**TO DO**
Copy the data below exactly, from its opening line through the line containing "broken headlight assembly [564, 148, 620, 167]", with both ends included.

══════════

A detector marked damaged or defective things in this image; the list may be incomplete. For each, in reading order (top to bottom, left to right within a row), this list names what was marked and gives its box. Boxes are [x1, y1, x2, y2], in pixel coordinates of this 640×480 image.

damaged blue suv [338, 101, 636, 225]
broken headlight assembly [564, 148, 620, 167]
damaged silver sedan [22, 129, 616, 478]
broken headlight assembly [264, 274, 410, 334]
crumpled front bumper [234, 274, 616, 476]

══════════

**ANSWER TO THE TASK**
A detector marked damaged or defective things in this image; the list may be incomplete. For each, in reading order (top to bottom, left to right within a row), this list names what was marked and gives its box. Boxes are [x1, y1, x2, y2], in pixel coordinates of this 640×480 image.

damaged blue suv [338, 101, 636, 225]
broken headlight assembly [564, 148, 620, 167]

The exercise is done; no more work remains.